> **Document excerpt**
---*---

[ovs-dev] [PATCH ovs V1 1/9] dpif-hw-acc: New dpif provider

Mon Nov 14 20:44:03 UTC 2016

On 1 November 2016 at 07:53, Paul Blakey <paulb at mellanox.com> wrote:
> Added infrastructure for a new provider that will be able
> to send some flows to supporting HW for offloading.
>
> Signed-off-by: Paul Blakey <paulb at mellanox.com>
> Signed-off-by: Shahar Klein <shahark at mellanox.com>

The amount of boilerplate makes me wonder if this could be structured
a bit better.

At minimum, I think that there is a bunch of functions that could be
directly used from dpif-netlink.c if they were exported by a private
header file, eg lib/dpif-netlink-priv.h which is included from
dpif-netlink and dpif-hw-acc.

A more invasive question is whether it makes more sense to push the
flow hardware offloads down to the netdev layer? As far as I follow,
the Linux netdev community has decided that there is supposed to be
one way to configure these offloads, and it is device-centric.

---*---

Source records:
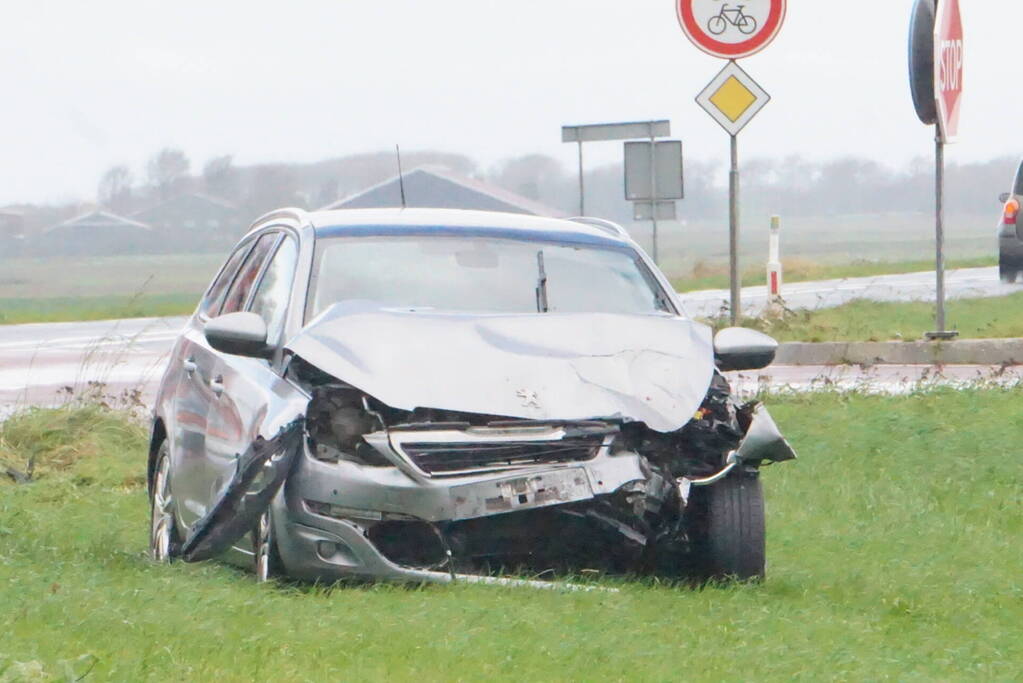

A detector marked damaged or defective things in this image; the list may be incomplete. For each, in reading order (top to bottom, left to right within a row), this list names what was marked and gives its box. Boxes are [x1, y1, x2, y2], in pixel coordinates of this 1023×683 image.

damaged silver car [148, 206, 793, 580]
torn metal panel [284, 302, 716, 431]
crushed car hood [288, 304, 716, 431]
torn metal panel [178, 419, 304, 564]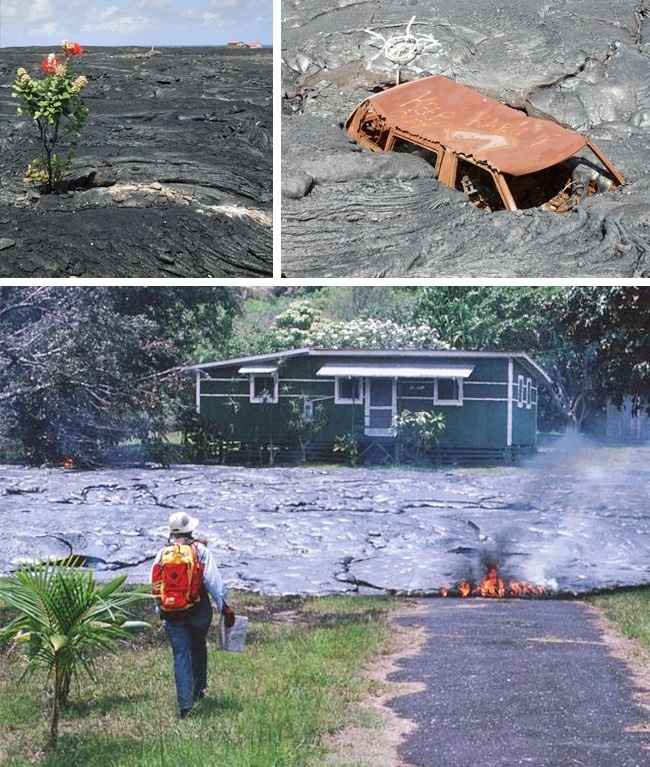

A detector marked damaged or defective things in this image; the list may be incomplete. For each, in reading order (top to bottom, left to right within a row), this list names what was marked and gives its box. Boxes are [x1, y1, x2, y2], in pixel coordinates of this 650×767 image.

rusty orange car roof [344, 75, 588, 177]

---*---

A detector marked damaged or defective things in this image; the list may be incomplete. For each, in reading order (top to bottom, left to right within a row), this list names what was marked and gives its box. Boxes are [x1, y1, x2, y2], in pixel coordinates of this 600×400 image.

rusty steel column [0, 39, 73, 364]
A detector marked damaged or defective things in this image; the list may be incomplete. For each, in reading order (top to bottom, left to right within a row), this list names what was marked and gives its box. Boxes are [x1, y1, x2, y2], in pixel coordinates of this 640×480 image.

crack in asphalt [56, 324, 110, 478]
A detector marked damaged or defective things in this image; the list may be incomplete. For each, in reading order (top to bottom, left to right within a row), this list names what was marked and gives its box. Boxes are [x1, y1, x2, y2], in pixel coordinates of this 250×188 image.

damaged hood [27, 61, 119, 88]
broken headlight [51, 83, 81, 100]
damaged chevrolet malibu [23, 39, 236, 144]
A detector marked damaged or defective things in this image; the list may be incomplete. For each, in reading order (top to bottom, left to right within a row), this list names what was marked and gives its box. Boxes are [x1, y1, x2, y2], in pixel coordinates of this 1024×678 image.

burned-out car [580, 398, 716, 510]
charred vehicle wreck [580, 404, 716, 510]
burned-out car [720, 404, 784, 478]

---*---

> **Directions**
1. Rewrite the paragraph of the patch review that begins "At minimum, I think" as one shorter sentence, keeping its main facts.
2. Pick up the patch review after its last sentence and keep writing it.

> **Per-task outputs**
1. Several functions in dpif-netlink.c could be reused directly if a private header, such as lib/dpif-netlink-priv.h, exported them and both dpif-netlink and dpif-hw-acc included it.

2.
Furthermore it has impacts on how things like QoS are configured. So,
if the netdev interface provided a set of 'hardware flow offload' APIs
(similar to the flow APIs in dpif today), then the netdev-linux
implementation should be able to reason about how the ordering of
these QoS and offload pieces work.

What I'm proposing is something like:
netdev_flow_flush(netdev *)
netdev_flow_dump_create(netdev *)
netdev_flow_dump_destroy(netdev *)
netdev_flow_dump_next(netdev *, struct match *, int max_flows)
netdev_flow_put(netdev *, struct match *, struct ufid *)
netdev_flow_del(netdev *, struct match *, struct ufid *)

Part of the argument is from a perspective of sharing code. Each
dpif-provider roughly handles 5 things today:
* Port management
* Upcalls
* Downcall / execution
* Flow management
* Conntrack management

>From what I can tell, there is maybe a few differences for dpif-hw-acc
here in port management and primarily flow management. If the netdev
layer allowed insertion, fetch, dump and delete of some variation on
"struct match" (plus maybe UFID), what would be left in this file?
Then my question becomes, is there a specific reason to force users to
set the bridge datapath_type, or can OVS just intelligently probe for
offloads at startup then attempt to use them if available?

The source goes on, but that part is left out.